REQUEST 1 ▸ In the forum thread about data storage formats, which format is named as the only local database option?
REQUEST 2 ▸ Carry on the forum thread about data storage formats from its final message.

TEXT FOR ANALYSIS ▸
╭──

They just aren’t storing it in a human readable way, an extra step is needed to let humans read it

wanton atlas Jan 17, 2022, 4:14 AM

#

IMO YAML is greate for such thing that can need to be change by server admin, and that's all

#

For Any other type of data JSON is much cleaner and easier approach

#

Or if you need to keep small file size, convert Object to byte Array and store it in text file

cedar pivot Jan 17, 2022, 4:19 AM

#

I plan on adding more database options. The goal is to have all of these as an option.

Remote Options
MySQL, MariaDB, MongoDB,

Local Database Options
SQLite

Text File Options
YAML, JSON, TOML

It's just that YAML seems to be a bad choice for large scale servers. Except it's so insanely easy for end users to edit if they needed to.

#

Same can be said for TOML

wanton atlas Jan 17, 2022, 4:20 AM

#

Yea, will you use some ORM library for database

cedar pivot Jan 17, 2022, 4:20 AM

#

It's just that JSON is more complicated when it comes to it's syntax. Gotta be careful with it.

╰──

GIVEN INFORMATION ▸
╭──

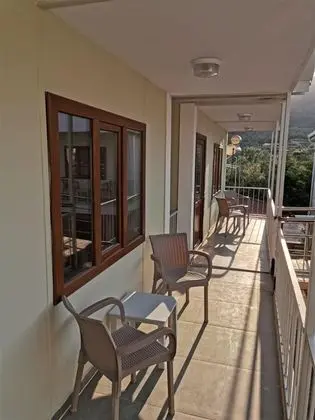 Standart Oda - Üç Kişilik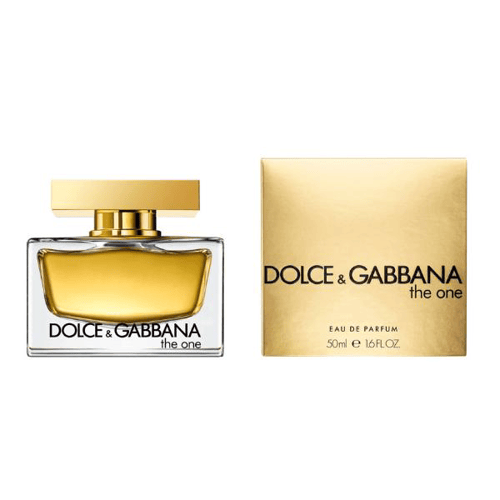 Imagem do produto Perfume Dolce & Gabbana The One Eau De Parfum Feminino 75 Ml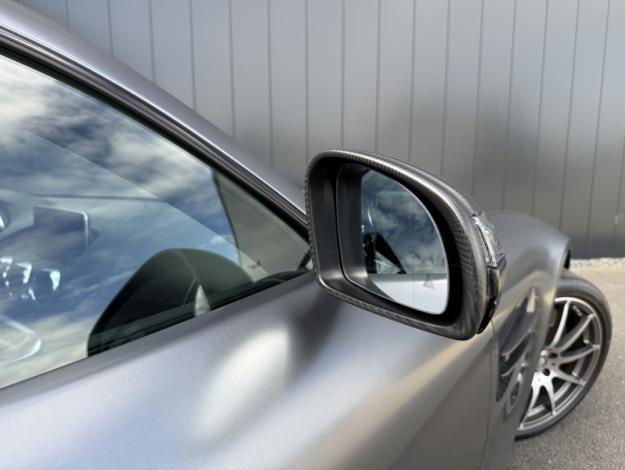 MERCEDES-BENZ AMG GT Mercedes- S  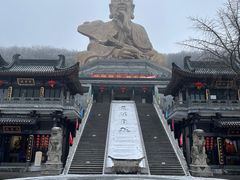 -句容茅山景区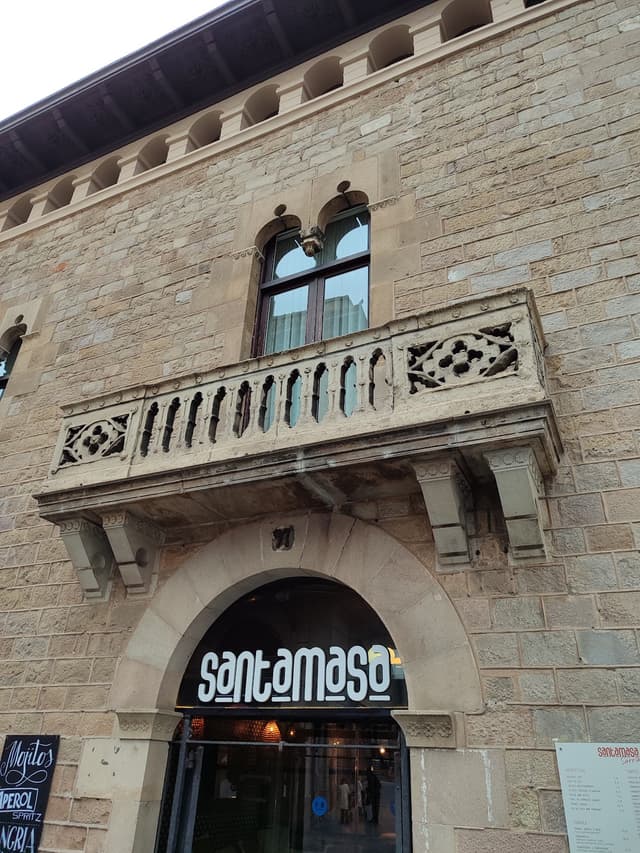 Santamasa | Sarrià photo 4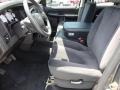 2005 Mineral Gray Metallic Dodge Ram 1500 ST Quad Cab  photo #5
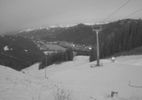 Webcam located at: Weissensee Ski Resort - Top Station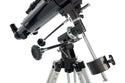 CELESTRON PowerSeeker 80EQ - 4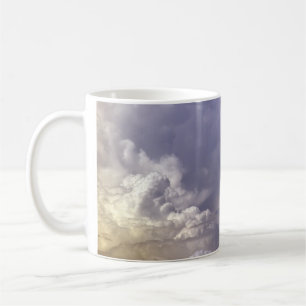 Kleuren van de Sky-Mok Koffiemok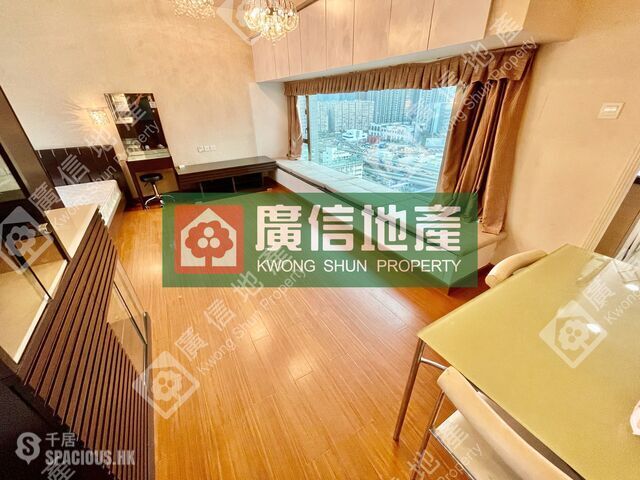 Mong Kok - Wing Tai Building 01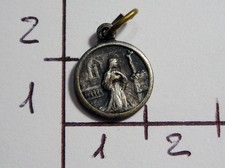 MEDAGLIA VOTIVA SANTA RITA DA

╰──

WRITTEN REPLY 1 ▸ SQLite

WRITTEN REPLY 2 ▸
#

ORM Libraries?

wanton atlas Jan 17, 2022, 4:22 AM

#

ORM its Kind of library for easier dealing with databae

#

Database

#

For example instead of making query by hand, there are some prepared java methods like Select(user.class). Where(user.id>10). Tolist()

cedar pivot Jan 17, 2022, 4:23 AM

#

Ohhh, just looked it up. This looks way simpler and I might consider it, but the original idea was to just write things from scratch.

wanton atlas Jan 17, 2022, 4:23 AM

#

(Fake code)

cedar pivot Jan 17, 2022, 4:23 AM

#

Like, manual sql queries, json reads, etc.

wanton atlas Jan 17, 2022, 4:24 AM

#

Hmm this is pretty hard topic

#

There will be a lot of code to do with Reflections

cedar pivot Jan 17, 2022, 4:25 AM

#

Well, I know MySQL, so writing the queries isn't an issue there. I also know how to navigate Mongo. I haven't worked much with JSON or TOML, so those might be the harder ones for me to implement.

#

It's just the flat files that are the issue here.

wanton atlas Jan 17, 2022, 4:25 AM

#

But you should not write any query in your code

cedar pivot Jan 17, 2022, 4:25 AM

#

At least in file size.

wanton atlas Jan 17, 2022, 4:26 AM

#

That's the point of working with many databases

cedar pivot Jan 17, 2022, 4:26 AM

#

wanton atlas But you should not write any query in your code

Why not? I know how to sanitize inputs and I don't have a public api, so everything would be internal anyways.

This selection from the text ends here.